A comprehensive program like the CFP certification is the best place for financial professionals to begin their financial planning journey. Even as pressure mounts for advisors to specialize, it is important to focus on gaining a broad, foundational understanding through the CFP certification first. Over time, advisors can eventually specialize and receive a retirement income or divorce designations, for example. However, an advisor with a designation tailored specifically to retirement income can't effectively plan their client’s retirement unless they know how it affects other areas of the client’s financial plan. To offer an analogy: If someone wants to become an anesthesiologist, they don't go to anesthesiology school, they go to medical school to learn how each part of the body interacts with the others. They later become board certified in anesthesiology. In that same vein, if an advisor aims to become an estate planning specialist, they can first become a certified financial planner and learn how each part of a client’s financial situation intersects and then they can pursue a designation that concentrates on estate planning.

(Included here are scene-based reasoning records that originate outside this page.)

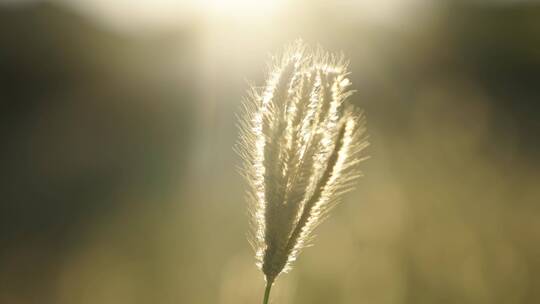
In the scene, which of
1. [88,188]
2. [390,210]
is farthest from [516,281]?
[88,188]

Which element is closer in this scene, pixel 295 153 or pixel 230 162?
pixel 295 153

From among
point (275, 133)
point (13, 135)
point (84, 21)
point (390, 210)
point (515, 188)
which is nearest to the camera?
point (275, 133)

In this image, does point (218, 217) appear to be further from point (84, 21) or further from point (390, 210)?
point (84, 21)

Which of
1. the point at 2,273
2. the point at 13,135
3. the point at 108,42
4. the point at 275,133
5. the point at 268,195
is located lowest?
the point at 2,273

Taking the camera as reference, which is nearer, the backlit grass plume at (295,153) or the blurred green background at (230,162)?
the backlit grass plume at (295,153)

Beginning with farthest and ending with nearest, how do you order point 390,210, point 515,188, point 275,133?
point 515,188 < point 390,210 < point 275,133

Standing Out: How Firms Can Differentiate Themselves Through Designation Strategy
At the heart of the designation strategy lies a belief that firms should align their organizational values with the skills and experience of their financial planners. Therefore, firms must equip their advisors with the competencies needed to succeed at financial planning and make clear through their website, social media platforms and other presences that their purpose is to help clients prepare for the future.

Success in the current marketplace relies on differentiation. We’re seeing increased demand from advisors for meaningful credentials like CFP certification because it helps them become better financial planners, and thus more attractive to potential clients and firms. Additionally, financial planning leaders are looking to give their new, fresh-faced advisors credibility in the profession, while educating and training them to embody the value of the certification. We see firms thoroughly investigating the qualifications and rigor that the certification entails.

Establishing a designation strategy has become more important than ever before. This will lead to a highly skilled and informed workforce, help secure client trust in a competitive marketplace and ensure advisors always act in the client’s best interest.

In our ever-changing economic landscape, there is no better way to show clients, prospective clients, and strategic partners that they are qualified to provide holistic advice.

Kim Hayes, CFP, is director of corporate relations for the CFP Board. Joe Maugeri, CFP, is  managing director of corporate relations for the CFP Board.